The API makes discovery information available via built-in topics, and I do intend to add IP addresses to that data. Especially now that it has become really accessible (e.g. https://github.com/eclipse-cyclonedds/cyclonedds-python/blob/master/src/cyclonedds/tools/ddsls.py) that is the way to do these things. For now, however, the traces are best (or wireshark, I suppose).

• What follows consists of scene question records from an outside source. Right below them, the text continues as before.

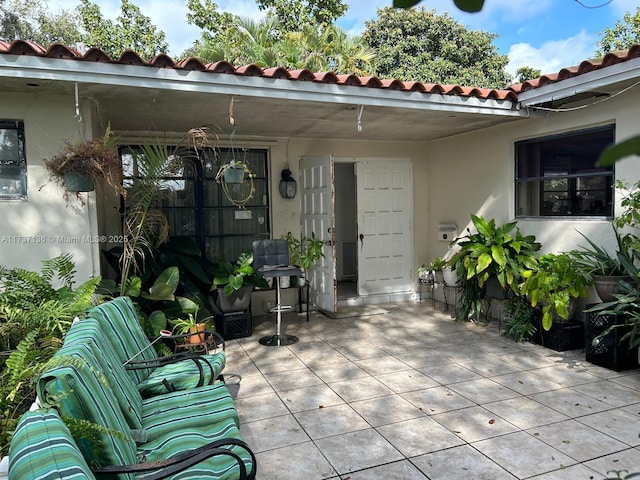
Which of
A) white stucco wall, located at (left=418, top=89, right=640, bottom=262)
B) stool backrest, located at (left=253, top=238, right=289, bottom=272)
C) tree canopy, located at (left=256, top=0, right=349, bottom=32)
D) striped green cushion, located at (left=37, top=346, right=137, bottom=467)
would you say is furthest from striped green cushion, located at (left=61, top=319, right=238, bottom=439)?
tree canopy, located at (left=256, top=0, right=349, bottom=32)

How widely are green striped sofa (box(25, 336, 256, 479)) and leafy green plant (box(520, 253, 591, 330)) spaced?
10.9ft

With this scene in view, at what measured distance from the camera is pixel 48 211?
13.4 ft

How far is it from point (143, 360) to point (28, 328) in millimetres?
702

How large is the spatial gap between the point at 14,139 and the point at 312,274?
13.0 ft

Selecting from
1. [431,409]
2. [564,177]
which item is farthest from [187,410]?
[564,177]

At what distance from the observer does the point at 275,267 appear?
5164 mm

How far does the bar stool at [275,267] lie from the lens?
5051mm

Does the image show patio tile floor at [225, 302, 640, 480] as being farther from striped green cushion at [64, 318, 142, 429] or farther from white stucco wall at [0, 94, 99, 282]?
white stucco wall at [0, 94, 99, 282]

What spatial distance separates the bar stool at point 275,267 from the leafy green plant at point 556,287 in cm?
245

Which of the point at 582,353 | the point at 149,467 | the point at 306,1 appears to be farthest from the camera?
the point at 306,1

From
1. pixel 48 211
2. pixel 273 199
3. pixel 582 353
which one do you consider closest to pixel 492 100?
pixel 582 353

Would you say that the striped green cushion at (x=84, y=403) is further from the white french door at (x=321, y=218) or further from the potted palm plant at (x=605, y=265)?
the white french door at (x=321, y=218)

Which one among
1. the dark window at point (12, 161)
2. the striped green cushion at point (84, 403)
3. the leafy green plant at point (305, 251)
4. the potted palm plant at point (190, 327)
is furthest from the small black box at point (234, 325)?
the striped green cushion at point (84, 403)

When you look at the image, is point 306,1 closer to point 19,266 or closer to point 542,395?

eboasson avatar Apr 26 '21 07:04 eboasson

P.S. ROS_LOCALHOST_ONLY causes it to use the loopback interface, that is:

  • it advertises only loopback addresses
  • it sets the multicast transmit interface to loopback
  • it joins the multicast group only on the loopback interface

One would expect that this would keep it isolated from the rest of the network, but if nonetheless receives a participant discovery packet (i.e., the message that bootstraps the DDS discovery mechanism) from another machine, then things become a little tricky because the version of "6 days ago" (as GitHub so helpfully pretty-prints the date) will not discard it.

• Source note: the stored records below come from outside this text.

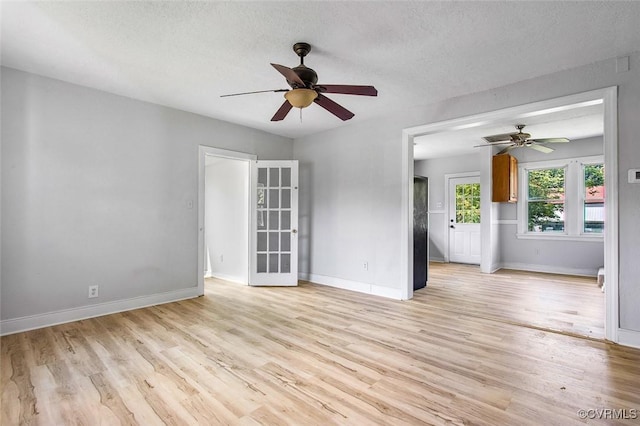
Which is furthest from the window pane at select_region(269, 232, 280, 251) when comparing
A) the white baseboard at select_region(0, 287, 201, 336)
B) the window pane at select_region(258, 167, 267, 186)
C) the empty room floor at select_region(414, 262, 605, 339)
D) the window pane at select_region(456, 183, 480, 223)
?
the window pane at select_region(456, 183, 480, 223)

I think re-trying it with the latest fixes that (though I would wait for https://github.com/eclipse-cyclonedds/cyclonedds/pull/774 to be merged, which should be real soon), but I haven't specifically tried it.

eboasson avatar Apr 26 '21 07:04 eboasson

Thanks @eboasson for the detailed answer. I will then wait for the lastest fixes and report here

One would expect that this would keep it isolated from the rest of the network, but if nonetheless receives a participant discovery packet (i.e., the message that bootstraps the DDS discovery mechanism) from another machine, then things become a little tricky because the version of "6 days ago" (as GitHub so helpfully pretty-prints the date) will not discard it.

That would explain what I am seeing

doisyg avatar Apr 26 '21 09:04 doisyg

We have also experienced the same thing on ROS 2 humble.

The best way for us to stop communication was to:

  • set up cyclonedds.xml with:
    <Interfaces>
        <NetworkInterface name="lo" priority="default" multicast="default" />
    </Interfaces>
    
  • remove the export ROS_LOCALHOST_ONLY=1 line from .bashrc
  • stop the existing ROS 2 daemon: ros2 daemon stop
  • enable multicast for loopback interface: sudo ip link set lo multicast on

Also in order to check the if you are part of a most likely DDS activity, you can use Wireshark by applying the rtps as a filter.

In large office networks, this can be useful. In our office, once everyone has applied these steps, the rtps traffic has reduced to zero for us.

xmfcx avatar Nov 17 '23 14:11 xmfcx